_Aufgabenliste_
a: Extrahieren Sie aus dem Konzertbericht den Abschnitt von „Mit einem großen“ bis einschließlich „Minuten voller Musik.“ wortgetreu.
b: Schreiben Sie den Bericht über das Lachenmann-Porträtkonzert in der Kunsthalle Emden im Anschluss an seinen letzten Satz weiter.

___ Textauszug ___

Helmut Lachenmann und Matthias Kirschnereit im Dialog, Foto: Karlheinz Krämer
Helmut Lachenmann und Matthias Kirschnereit im Dialog, Foto: Karlheinz Krämer

Gezeitenkonzerte sind toll, abwechslungsreich und spannend. Neue Musik betrachte ich allerdings als Banause eher als Herausforderung und höre sie mir lieber von weitem an. Gestern hatte ich beim Neue Musik-Porträt Helmut Lachenmann in der Kunsthalle Emden aber schlechte Karten: Ich „musste“ mich in die letzte, nachträglich eingezogene Reihe setzen. Da ich nun aber zuvor schon mit dem großen und großartigen Komponisten telefoniert und festgestellt hatte, dass der 80-Jährige ein unglaublich netter, zuvorkommender Mann ist, konnte ich mich glücklicherweise voll und ganz auf das denkwürdige Konzert einlassen.
Mit einem großen Satz enterte Matthias Kirschnereit, künstlerischer Leiter des Festivals und damit Initiator dieses speziellen Formats, die Bühne im Kunsthallen-Atrium. Er machte den Auftakt mit den Fünf Variationen über ein Thema von Franz Schubert für Klavier, die bereits 1956 entstanden sind. Mir persönlich gefiel diese frühe Komposition wider Erwarten gut, begann sie doch harmonisch, nicht viel erinnerte mich an Schubert, aber noch weniger an die gefürchtete Neue Musik. Natürlich waren auch Wachmacher und erregte Parts dazwischen, zum Ende wurde es reduzierter. Insgesamt waren es acht Minuten voller Musik.

___ Datenauszug ___

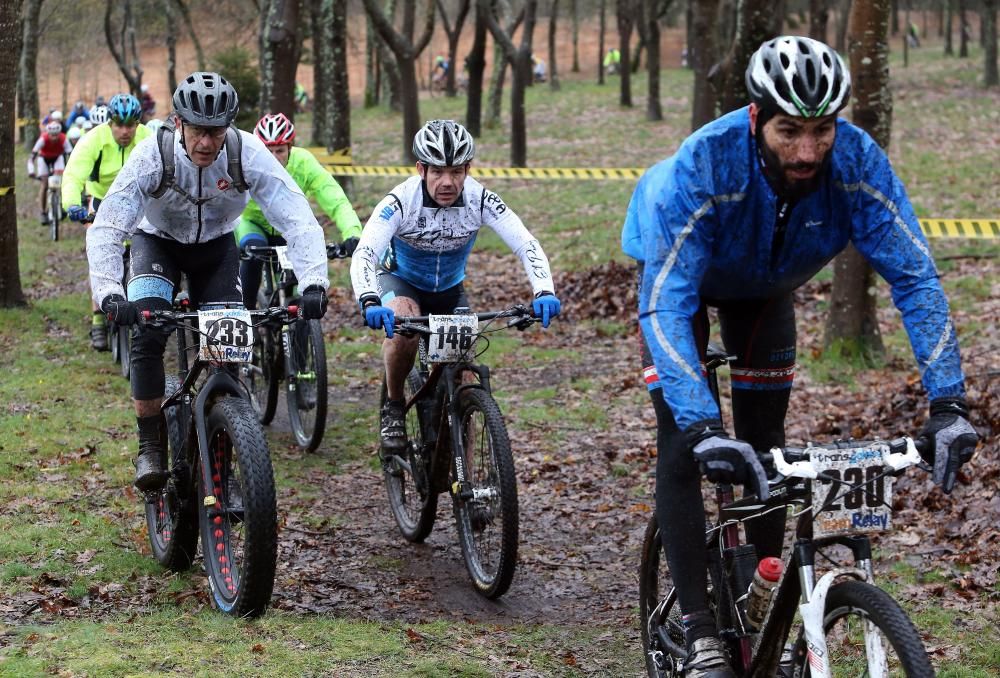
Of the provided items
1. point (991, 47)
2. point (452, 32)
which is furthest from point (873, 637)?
point (452, 32)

___

_Lösungen_
a:
Mit einem großen Satz enterte Matthias Kirschnereit, künstlerischer Leiter des Festivals und damit Initiator dieses speziellen Formats, die Bühne im Kunsthallen-Atrium. Er machte den Auftakt mit den Fünf Variationen über ein Thema von Franz Schubert für Klavier, die bereits 1956 entstanden sind. Mir persönlich gefiel diese frühe Komposition wider Erwarten gut, begann sie doch harmonisch, nicht viel erinnerte mich an Schubert, aber noch weniger an die gefürchtete Neue Musik. Natürlich waren auch Wachmacher und erregte Parts dazwischen, zum Ende wurde es reduzierter. Insgesamt waren es acht Minuten voller Musik.

b:
Matthias Kirschnereit mit Fünf Variationen über ein Thema von Franz Schubert für Klavier, Foto: Karlheinz Krämer
Matthias Kirschnereit mit Fünf Variationen über ein Thema von Franz Schubert für Klavier, Foto: Karlheinz Krämer

Für Matthias Kirschnereit sei es quasi die Krönung, Helmut Lachenmann im fünften Jahr der Gezeitenkonzerte sowohl für die Moderation als auch für ein selbstgespieltes Stück gewonnen zu haben. Der Komponist sei extra dafür aus Italien angereist. Seit seinem Studium habe er eine persönliche Beziehung zu Helmut Lachenmann. Sein Kommilitone Stephan Storck, der uns letztes Jahr eine Uraufführung beim Gezeitenkonzert mit dem Aleph Quartett in Hesel beschert hat, kam häufig zu ihm und sagte: „Matthias, da ist wieder etwas von Lachenmann, das musst Du Dir anhören!“
Kolossal durcheinander gebracht habe ihn dann die Uraufführung des „Mädchen mit den Schwefelhölzern“ 1996 in Hamburg. Spontan kam aus dem Publikum ein beipflichtendes „Ja!“. Nach dem Konzert habe Matthias Kirschnereit an einer roten Ampel gestanden und überlegt: „Finde ich Bach jetzt eigentlich noch schön? Und was sagt mir Mozart?“ Zutiefst bewegt von der Musik habe er sich die Oper noch einmal anhören wollen, aber keine Chance gehabt, da alle Aufführungen bereits ausverkauft gewesen seien.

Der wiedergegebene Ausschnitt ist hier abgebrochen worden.